New Foundation Fellowship

Reproclaiming the Everlasting Gospel

Once, in describing my upcoming wedding to a friend, I mentioned that it was a Quaker Meeting for Worship in which all would sit silent, waiting on the Lord. When she found out that no human being would be leading the meeting, she was puzzled.

"Who pronounces you man and wife?"

"Jesus," I replied.

"Yes, but whose voice does he use?"

In that brief exchange, I glimpsed a fundamental difference in our viewpoints that I'm still trying to understand after nearly thirty years. Her question seemed to imply a few basic assumptions which she thought we shared: 1) If a human being is officiating at a worship service or a wedding, Jesus is using that person's voice to run things; i.e., to preach, pray, teach, or pronounce a couple man and wife 2) If no one person is officiating, Jesus will still use the voices of the people who speak to conduct the business for which the group is gathered 3) Since both types of groups are meeting with the honest intent of hearing God, and speaking for him, that hearing and speaking will come about. The form of worship or type of Christian group is secondary or perhaps irrelevant.
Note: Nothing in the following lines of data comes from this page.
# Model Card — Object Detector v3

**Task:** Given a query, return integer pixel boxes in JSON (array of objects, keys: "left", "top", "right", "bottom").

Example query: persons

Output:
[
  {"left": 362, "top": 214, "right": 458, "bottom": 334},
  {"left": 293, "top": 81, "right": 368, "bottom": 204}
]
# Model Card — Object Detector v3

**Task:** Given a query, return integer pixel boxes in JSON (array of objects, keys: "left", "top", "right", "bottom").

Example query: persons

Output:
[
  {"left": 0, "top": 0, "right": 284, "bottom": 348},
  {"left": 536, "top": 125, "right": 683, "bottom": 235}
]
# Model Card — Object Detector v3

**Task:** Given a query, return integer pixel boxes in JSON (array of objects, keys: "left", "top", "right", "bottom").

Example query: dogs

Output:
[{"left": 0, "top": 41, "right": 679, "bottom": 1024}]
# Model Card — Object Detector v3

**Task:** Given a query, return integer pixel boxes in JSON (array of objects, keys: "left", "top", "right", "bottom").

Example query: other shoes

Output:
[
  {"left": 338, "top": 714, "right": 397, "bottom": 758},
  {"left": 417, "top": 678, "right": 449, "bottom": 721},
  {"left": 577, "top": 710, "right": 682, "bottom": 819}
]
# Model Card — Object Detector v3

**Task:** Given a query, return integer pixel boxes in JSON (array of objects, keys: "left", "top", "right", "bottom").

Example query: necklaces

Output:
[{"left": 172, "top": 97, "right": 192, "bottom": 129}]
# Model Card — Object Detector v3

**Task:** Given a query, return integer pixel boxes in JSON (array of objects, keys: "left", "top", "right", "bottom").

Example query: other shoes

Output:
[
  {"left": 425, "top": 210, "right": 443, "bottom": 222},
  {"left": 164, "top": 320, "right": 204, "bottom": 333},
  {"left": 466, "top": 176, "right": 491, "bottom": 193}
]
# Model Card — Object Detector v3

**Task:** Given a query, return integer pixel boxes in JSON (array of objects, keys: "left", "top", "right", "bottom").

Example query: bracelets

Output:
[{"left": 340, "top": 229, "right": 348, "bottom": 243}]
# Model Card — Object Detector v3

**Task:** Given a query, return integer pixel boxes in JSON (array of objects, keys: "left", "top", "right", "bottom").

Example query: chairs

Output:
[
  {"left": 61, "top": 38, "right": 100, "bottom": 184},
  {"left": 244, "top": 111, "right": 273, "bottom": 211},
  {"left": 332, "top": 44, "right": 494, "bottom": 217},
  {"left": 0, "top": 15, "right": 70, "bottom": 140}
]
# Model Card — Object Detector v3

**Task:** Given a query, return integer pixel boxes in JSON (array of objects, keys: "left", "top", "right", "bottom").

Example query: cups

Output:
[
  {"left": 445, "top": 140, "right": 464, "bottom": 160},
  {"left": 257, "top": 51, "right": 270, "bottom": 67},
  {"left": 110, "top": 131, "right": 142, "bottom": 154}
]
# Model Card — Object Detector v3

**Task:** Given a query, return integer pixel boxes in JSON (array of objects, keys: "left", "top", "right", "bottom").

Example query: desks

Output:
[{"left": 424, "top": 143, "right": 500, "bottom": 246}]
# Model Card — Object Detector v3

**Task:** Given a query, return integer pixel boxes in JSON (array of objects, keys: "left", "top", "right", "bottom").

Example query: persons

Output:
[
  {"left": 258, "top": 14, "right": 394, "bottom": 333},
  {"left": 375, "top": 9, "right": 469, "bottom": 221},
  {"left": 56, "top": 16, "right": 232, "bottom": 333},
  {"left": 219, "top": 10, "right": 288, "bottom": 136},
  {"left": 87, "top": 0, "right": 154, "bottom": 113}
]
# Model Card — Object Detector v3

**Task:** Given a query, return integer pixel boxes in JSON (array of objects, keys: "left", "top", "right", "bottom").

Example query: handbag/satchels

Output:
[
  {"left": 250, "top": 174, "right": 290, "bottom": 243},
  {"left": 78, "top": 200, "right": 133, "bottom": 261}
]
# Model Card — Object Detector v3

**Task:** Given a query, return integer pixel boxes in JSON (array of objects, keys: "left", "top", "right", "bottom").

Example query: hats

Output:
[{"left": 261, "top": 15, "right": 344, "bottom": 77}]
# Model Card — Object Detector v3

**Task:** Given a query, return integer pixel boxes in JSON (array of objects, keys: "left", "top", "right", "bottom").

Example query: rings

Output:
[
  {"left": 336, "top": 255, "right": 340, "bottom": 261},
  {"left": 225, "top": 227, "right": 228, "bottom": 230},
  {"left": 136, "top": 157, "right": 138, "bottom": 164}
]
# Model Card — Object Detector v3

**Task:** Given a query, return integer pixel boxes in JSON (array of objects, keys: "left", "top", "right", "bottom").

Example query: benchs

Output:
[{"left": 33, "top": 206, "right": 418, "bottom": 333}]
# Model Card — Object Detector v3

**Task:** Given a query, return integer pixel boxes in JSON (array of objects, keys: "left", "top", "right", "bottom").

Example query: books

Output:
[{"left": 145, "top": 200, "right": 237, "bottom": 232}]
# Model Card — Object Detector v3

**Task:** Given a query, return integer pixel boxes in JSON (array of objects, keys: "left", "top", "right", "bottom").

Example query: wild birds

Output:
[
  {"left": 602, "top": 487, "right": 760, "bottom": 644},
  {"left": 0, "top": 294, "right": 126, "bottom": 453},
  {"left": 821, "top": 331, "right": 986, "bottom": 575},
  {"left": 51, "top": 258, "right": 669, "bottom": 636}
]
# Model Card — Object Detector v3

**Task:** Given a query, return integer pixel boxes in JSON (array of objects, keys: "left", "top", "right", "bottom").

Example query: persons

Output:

However, I had rejected these assumptions several years previously, in favor of what I'd discovered about Quaker unprogrammed Meeting for Worship in the Name of Jesus. First, the silent waiting acted as a check on all our assumptions and our urges to speak. Second, there was a purpose in waiting and not rushing forward in pre-arranged worship activities: That purpose was to listen to God. Third, in waiting to hear his voice, we could most certainly NOT assume that every urge to speak was a prompting from God to rise and verbally address the meeting. Indeed, for all present, and especially for newcomers like me, the primary activity was to listen inwardly and pray for the discernment to know the difference between something we merely wanted to say and a true message that God had given any one of us to speak. Close attention and unimpeded listening were a must in this process—and when someone did speak in obedience to a true prompting, those words had the power to settle and deepen the meeting, blessing all present.

By contrast, "worship as usual," with its programmed agenda, human leaders, and prescribed teaching, often does not carry any particular power, and most of the time does not foster the practice of attentive waiting before you utter a word. So, although it appears that both types of groups share the idea that Jesus uses someone's voice to minister to his flock, they have little or no common ground.

In Meeting for Worship in the Name of Jesus, we know he will teach us directly, therefore we have hopes and expectations, rather than assumptions. Either one or more people will speak—inspired and commanded by God—or possibly nobody will speak, leaving him free to deal with each of us individually. He teaches us how to pray, and we have to wait for that wisdom and discernment also. He will lead us, so no human leader will ever be able to exert authority over us, because he is the authority. He will gather us together, not by rules nor by any creed or doctrine; thus, our unity comes not from a church hierarchy but from a shared experience of listening to one teacher.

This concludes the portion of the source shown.